- WORK TO BE COMPLETED -
Locate the line that contains "What is the measure". Copy it and every following line through the end of the records, exactly, and include nothing else.

- DATA PROVIDED -

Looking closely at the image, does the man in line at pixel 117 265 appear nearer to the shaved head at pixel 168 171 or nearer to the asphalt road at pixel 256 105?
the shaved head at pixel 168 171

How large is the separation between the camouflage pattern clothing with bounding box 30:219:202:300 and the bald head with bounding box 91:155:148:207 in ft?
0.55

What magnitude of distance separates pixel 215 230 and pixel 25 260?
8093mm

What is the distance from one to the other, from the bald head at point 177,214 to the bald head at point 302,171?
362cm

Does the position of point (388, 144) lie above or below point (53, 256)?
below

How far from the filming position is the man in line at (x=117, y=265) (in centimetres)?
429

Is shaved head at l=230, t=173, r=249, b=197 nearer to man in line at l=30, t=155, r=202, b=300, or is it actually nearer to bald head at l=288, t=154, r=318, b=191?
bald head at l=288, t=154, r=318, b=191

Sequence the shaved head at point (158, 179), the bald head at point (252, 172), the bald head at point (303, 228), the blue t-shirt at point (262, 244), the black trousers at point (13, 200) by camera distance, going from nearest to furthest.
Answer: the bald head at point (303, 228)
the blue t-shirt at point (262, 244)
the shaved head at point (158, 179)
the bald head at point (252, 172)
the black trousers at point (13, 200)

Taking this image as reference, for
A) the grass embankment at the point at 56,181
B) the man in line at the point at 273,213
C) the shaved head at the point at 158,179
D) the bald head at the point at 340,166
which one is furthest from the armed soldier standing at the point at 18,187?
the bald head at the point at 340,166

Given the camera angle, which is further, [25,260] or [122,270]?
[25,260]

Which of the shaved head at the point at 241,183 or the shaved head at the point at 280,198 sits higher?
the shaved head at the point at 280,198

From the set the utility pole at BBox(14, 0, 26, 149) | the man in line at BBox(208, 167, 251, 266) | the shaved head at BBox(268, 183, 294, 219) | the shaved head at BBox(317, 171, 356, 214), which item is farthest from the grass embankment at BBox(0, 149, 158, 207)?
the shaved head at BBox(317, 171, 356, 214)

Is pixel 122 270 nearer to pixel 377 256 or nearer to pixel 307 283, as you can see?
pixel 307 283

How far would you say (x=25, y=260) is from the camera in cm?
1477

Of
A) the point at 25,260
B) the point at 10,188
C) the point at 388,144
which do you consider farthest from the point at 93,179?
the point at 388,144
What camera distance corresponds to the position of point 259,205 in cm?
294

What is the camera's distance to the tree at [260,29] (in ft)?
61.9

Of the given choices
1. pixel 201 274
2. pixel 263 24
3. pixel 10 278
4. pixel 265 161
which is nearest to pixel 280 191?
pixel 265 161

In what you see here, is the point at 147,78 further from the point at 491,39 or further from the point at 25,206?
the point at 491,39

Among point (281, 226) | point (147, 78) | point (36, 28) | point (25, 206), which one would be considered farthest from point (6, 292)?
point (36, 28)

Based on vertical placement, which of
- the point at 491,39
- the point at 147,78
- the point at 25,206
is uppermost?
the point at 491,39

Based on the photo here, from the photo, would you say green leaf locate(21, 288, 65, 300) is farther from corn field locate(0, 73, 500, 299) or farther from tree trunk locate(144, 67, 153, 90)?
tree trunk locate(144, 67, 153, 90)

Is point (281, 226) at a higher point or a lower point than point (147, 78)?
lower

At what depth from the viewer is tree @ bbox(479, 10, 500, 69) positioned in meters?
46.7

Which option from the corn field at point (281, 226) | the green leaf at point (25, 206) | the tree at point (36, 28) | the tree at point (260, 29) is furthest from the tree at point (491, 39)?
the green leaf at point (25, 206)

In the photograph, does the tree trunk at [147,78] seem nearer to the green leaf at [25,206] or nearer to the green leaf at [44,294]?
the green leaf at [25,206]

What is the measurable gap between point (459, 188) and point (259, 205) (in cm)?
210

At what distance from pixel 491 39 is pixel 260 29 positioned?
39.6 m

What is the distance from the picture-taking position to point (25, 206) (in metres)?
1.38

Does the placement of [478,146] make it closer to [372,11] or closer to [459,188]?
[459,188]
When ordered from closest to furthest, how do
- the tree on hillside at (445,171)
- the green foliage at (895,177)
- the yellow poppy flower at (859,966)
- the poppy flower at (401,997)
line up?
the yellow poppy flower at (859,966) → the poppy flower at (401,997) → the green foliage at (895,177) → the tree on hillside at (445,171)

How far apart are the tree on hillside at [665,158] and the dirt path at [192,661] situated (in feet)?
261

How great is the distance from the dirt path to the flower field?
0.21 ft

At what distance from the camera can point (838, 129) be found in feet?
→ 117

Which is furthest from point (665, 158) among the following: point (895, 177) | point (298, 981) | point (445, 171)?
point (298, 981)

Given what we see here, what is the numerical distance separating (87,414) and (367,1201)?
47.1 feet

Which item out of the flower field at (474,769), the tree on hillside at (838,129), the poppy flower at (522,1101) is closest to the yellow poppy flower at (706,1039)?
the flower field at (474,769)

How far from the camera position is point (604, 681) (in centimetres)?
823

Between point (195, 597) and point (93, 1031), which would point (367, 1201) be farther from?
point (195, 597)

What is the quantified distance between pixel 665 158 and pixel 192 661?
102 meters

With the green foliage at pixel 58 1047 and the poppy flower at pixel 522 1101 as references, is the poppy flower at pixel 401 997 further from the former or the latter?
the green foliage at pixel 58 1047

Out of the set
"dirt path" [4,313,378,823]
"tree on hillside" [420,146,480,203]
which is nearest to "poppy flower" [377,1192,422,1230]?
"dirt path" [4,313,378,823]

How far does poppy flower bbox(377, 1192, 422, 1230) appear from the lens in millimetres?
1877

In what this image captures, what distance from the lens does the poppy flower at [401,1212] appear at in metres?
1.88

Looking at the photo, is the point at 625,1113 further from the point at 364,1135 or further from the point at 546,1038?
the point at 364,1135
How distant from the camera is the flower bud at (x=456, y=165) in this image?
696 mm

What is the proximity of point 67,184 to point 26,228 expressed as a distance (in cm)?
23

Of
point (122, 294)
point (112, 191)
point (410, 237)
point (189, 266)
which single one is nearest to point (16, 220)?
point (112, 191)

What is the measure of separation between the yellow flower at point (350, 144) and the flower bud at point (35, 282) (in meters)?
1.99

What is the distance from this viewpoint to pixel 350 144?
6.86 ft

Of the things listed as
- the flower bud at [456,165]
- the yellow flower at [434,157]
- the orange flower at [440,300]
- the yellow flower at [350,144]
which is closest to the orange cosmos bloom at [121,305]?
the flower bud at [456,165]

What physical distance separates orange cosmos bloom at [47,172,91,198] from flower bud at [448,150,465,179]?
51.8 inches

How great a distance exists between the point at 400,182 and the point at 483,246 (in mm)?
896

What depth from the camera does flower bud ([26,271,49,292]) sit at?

- COMPLETE OUTPUT -
What is the measure of separation between the yellow flower at point (350, 144) and the flower bud at point (35, 282) (in meters)?
1.99

What is the distance from this viewpoint to pixel 350 144?
6.86 ft

Of the things listed as
- the flower bud at [456,165]
- the yellow flower at [434,157]
- the orange flower at [440,300]
- the yellow flower at [350,144]
which is closest to the orange cosmos bloom at [121,305]?
the flower bud at [456,165]

What physical distance separates orange cosmos bloom at [47,172,91,198] from flower bud at [448,150,465,179]?
51.8 inches

How great a distance exists between the point at 400,182 and the point at 483,246 (in mm)?
896

What depth from the camera does flower bud ([26,271,49,292]) sit at?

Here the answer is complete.